Exercise goal
Write out the whole listing again, exactly.

Dataset excerpts
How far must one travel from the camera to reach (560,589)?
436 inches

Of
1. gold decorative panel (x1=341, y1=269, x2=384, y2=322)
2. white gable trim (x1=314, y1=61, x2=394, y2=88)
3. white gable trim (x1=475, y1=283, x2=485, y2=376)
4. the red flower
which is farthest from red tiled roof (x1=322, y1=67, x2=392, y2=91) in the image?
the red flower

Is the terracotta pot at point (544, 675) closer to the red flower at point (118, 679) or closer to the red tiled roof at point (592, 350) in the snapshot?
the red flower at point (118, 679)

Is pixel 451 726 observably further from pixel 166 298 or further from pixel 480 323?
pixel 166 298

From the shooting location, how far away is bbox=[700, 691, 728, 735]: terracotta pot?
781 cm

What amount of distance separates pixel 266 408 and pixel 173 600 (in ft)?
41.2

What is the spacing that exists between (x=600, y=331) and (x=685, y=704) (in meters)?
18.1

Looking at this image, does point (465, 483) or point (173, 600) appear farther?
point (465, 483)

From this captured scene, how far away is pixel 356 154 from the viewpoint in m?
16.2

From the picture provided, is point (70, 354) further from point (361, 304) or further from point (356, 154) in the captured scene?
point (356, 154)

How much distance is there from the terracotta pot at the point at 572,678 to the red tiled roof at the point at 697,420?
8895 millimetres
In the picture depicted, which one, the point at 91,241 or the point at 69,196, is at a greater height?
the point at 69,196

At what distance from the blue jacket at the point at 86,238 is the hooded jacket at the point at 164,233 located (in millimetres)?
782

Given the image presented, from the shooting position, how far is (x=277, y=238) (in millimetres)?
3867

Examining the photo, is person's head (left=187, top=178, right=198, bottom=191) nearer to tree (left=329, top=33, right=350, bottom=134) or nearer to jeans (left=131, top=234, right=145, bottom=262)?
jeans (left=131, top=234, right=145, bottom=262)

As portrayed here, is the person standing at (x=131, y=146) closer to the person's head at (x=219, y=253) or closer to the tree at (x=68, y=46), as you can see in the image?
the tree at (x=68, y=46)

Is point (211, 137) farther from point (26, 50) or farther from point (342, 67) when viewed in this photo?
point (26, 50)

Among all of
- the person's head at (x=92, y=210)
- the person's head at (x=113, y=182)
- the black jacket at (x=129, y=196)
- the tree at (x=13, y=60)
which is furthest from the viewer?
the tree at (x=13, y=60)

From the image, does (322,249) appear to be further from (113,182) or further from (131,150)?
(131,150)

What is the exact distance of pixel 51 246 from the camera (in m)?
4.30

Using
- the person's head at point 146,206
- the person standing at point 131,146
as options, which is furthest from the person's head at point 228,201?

Response to this task
How far must one travel from the camera to reach (560,589)?
436 inches

Of
1. gold decorative panel (x1=341, y1=269, x2=384, y2=322)
2. white gable trim (x1=314, y1=61, x2=394, y2=88)
3. white gable trim (x1=475, y1=283, x2=485, y2=376)
4. the red flower
which is farthest from red tiled roof (x1=322, y1=67, x2=392, y2=91) in the image?
the red flower

Is the terracotta pot at point (544, 675) closer to the red flower at point (118, 679) or closer to the red tiled roof at point (592, 350) in the snapshot?
the red flower at point (118, 679)

Is pixel 451 726 observably further from pixel 166 298 or further from pixel 480 323?
pixel 166 298

From the shooting location, how far away is bbox=[700, 691, 728, 735]: terracotta pot?
781 cm

What amount of distance separates pixel 266 408 and pixel 173 600 (in ft)?
41.2

What is the spacing that exists between (x=600, y=331) and (x=685, y=704) (in meters)?
18.1

Looking at this image, does point (465, 483) or point (173, 600) appear farther?
point (465, 483)

From this captured scene, how far away is pixel 356 154 from the viewpoint in m?
16.2

From the picture provided, is point (70, 354) further from point (361, 304) or further from point (356, 154) in the captured scene?
point (356, 154)

How much distance is there from the terracotta pot at the point at 572,678 to the red tiled roof at the point at 697,420?
8895 millimetres
In the picture depicted, which one, the point at 91,241 or the point at 69,196, is at a greater height?
the point at 69,196

At what distance from the blue jacket at the point at 86,238 is the hooded jacket at the point at 164,233 located (in millimetres)?
782

Given the image presented, from the shooting position, how far is (x=277, y=238) (in millimetres)?
3867

Examining the photo, is person's head (left=187, top=178, right=198, bottom=191) nearer to tree (left=329, top=33, right=350, bottom=134) or nearer to jeans (left=131, top=234, right=145, bottom=262)?
jeans (left=131, top=234, right=145, bottom=262)

As portrayed here, is the person standing at (x=131, y=146) closer to the person's head at (x=219, y=253) or closer to the tree at (x=68, y=46), as you can see in the image?
the tree at (x=68, y=46)

Is point (211, 137) farther from point (26, 50) or farther from point (342, 67) when viewed in this photo?
point (26, 50)

Among all of
- the person's head at (x=92, y=210)
- the person's head at (x=113, y=182)
- the black jacket at (x=129, y=196)
- the tree at (x=13, y=60)
which is furthest from the viewer?
the tree at (x=13, y=60)

From the image, does (322,249) appear to be further from (113,182) or further from (131,150)?
(131,150)

What is the exact distance of pixel 51 246 from the camera (in m)?
4.30

Using
- the person's head at point 146,206
- the person standing at point 131,146
as options, which is furthest from the person's head at point 228,201?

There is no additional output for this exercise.